WORK ORDER.
Nothing but the exact lines from the one containing "scientific name: Sus scrofa" through the last line of the records below belongs in your answer.

TASK INPUT.
:::::
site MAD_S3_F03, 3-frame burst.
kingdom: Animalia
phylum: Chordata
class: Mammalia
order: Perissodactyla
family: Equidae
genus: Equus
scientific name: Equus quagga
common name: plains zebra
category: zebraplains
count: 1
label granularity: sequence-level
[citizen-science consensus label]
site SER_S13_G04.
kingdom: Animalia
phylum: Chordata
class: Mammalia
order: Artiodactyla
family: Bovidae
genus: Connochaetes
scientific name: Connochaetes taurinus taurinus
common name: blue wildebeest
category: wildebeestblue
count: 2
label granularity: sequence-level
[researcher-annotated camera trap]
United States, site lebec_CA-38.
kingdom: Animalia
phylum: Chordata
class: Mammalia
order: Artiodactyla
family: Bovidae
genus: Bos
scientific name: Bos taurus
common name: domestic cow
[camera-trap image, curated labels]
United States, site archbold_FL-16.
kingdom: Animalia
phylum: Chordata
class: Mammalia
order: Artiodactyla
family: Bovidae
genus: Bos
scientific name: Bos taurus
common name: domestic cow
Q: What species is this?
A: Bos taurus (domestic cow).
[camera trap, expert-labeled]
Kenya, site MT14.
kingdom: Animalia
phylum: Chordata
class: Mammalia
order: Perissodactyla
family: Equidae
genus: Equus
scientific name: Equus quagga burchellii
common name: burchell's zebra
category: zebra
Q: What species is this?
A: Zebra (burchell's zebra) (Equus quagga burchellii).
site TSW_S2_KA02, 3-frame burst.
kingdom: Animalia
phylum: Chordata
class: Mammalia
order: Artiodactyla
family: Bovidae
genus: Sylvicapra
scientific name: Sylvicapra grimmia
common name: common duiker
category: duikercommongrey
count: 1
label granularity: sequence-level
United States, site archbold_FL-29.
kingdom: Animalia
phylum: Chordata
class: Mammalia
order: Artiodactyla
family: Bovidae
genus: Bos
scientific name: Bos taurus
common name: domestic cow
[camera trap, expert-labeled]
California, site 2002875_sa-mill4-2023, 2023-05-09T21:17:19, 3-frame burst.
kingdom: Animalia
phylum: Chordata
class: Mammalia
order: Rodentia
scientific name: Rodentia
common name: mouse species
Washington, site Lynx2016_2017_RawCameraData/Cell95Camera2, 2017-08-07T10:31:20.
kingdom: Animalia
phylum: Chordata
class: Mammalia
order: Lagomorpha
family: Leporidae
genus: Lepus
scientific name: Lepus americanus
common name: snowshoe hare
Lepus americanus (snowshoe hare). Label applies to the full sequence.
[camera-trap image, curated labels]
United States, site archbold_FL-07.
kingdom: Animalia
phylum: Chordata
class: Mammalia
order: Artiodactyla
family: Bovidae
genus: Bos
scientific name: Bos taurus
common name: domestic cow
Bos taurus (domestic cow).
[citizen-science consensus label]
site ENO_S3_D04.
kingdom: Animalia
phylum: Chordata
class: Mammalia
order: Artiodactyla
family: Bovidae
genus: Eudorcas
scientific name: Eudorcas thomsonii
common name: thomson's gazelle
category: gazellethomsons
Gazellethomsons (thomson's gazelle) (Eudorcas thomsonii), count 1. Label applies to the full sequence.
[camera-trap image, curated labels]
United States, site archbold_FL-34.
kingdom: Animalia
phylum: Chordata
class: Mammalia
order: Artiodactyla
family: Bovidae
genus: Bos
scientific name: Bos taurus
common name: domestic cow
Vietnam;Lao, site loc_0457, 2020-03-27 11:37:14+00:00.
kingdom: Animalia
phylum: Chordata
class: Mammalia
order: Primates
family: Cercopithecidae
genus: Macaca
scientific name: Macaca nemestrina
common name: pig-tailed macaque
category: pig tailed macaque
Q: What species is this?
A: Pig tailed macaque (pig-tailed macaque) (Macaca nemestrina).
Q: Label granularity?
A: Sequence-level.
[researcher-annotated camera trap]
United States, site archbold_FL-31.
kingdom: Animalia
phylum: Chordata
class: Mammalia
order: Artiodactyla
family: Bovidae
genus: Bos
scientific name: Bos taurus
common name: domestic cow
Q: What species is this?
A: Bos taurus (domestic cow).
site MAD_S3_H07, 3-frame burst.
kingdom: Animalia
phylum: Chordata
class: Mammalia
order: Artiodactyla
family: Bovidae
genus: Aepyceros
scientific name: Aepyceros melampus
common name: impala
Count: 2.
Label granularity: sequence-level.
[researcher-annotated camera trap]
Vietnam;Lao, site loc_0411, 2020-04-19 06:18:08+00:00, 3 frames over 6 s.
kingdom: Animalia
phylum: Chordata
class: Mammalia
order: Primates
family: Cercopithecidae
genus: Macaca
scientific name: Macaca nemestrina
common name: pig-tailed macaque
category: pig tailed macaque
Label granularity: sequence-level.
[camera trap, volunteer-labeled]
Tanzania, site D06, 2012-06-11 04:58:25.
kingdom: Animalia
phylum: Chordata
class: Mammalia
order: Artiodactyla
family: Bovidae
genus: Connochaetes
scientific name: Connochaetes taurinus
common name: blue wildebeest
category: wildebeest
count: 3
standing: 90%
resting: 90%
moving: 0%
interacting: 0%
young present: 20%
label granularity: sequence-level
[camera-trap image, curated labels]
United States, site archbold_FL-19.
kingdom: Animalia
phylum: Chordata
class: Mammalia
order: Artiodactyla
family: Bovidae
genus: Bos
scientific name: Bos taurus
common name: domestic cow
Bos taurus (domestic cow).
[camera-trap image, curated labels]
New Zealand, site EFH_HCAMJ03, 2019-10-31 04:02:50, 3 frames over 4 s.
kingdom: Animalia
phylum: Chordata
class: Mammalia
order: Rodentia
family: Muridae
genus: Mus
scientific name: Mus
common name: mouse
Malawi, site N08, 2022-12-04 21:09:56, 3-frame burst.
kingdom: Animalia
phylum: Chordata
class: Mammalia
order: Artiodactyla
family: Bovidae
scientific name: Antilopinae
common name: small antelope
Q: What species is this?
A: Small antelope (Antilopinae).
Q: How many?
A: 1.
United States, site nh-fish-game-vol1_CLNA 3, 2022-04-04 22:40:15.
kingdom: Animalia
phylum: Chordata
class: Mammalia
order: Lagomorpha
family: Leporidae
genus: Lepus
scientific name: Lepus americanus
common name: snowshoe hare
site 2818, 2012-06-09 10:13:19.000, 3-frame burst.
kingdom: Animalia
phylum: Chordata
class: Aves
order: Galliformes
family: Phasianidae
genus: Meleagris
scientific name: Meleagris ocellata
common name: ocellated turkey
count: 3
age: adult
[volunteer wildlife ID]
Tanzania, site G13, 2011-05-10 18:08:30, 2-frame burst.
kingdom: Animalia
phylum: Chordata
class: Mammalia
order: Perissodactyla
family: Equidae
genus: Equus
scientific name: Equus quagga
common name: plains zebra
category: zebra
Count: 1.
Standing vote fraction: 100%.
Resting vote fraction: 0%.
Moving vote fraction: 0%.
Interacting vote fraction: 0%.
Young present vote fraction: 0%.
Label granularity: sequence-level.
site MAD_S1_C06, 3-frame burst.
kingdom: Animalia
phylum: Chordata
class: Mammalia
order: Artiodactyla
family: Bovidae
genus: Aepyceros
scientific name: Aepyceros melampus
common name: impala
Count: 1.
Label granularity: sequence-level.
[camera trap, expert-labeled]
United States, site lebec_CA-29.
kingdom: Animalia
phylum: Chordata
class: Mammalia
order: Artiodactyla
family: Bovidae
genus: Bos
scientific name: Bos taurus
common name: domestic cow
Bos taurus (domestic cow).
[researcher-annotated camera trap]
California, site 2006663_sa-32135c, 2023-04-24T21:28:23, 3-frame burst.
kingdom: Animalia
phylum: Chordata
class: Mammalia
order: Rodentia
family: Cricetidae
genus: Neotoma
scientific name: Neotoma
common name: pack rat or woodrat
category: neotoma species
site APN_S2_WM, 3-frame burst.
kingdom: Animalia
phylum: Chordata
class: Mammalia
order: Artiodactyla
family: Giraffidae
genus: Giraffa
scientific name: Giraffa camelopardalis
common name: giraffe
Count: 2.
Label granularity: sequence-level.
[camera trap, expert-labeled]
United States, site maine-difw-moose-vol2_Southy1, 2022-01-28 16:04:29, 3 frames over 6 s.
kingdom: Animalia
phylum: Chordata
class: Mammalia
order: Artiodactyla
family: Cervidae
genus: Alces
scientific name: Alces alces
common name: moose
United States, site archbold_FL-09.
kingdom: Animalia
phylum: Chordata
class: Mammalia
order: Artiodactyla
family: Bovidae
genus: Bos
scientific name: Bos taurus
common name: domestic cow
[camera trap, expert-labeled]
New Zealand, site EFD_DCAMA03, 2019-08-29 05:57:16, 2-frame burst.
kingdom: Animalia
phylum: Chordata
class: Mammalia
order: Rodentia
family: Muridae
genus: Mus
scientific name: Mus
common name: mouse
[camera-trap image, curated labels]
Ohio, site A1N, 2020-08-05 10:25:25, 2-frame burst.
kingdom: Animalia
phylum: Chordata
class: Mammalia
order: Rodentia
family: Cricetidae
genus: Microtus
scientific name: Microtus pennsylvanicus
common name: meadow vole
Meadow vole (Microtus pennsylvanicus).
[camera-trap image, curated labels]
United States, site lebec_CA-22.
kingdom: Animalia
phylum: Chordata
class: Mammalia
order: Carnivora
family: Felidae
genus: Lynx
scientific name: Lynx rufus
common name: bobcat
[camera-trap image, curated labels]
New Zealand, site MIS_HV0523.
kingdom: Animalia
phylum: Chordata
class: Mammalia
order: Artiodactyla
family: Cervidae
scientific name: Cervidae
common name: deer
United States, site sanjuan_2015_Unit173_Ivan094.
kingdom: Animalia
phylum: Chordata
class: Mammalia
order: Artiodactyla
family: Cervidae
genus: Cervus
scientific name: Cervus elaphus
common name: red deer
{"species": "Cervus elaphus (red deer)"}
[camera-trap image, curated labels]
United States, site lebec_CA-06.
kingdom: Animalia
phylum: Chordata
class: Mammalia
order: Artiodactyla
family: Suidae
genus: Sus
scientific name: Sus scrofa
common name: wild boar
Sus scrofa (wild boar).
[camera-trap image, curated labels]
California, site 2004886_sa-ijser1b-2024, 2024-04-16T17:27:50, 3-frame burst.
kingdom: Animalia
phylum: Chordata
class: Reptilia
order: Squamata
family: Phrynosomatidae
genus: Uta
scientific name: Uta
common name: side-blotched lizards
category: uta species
:::::
SOLUTION TO THE PROBLEM.
scientific name: Sus scrofa
common name: wild boar
Sus scrofa (wild boar).
[camera-trap image, curated labels]
California, site 2004886_sa-ijser1b-2024, 2024-04-16T17:27:50, 3-frame burst.
kingdom: Animalia
phylum: Chordata
class: Reptilia
order: Squamata
family: Phrynosomatidae
genus: Uta
scientific name: Uta
common name: side-blotched lizards
category: uta species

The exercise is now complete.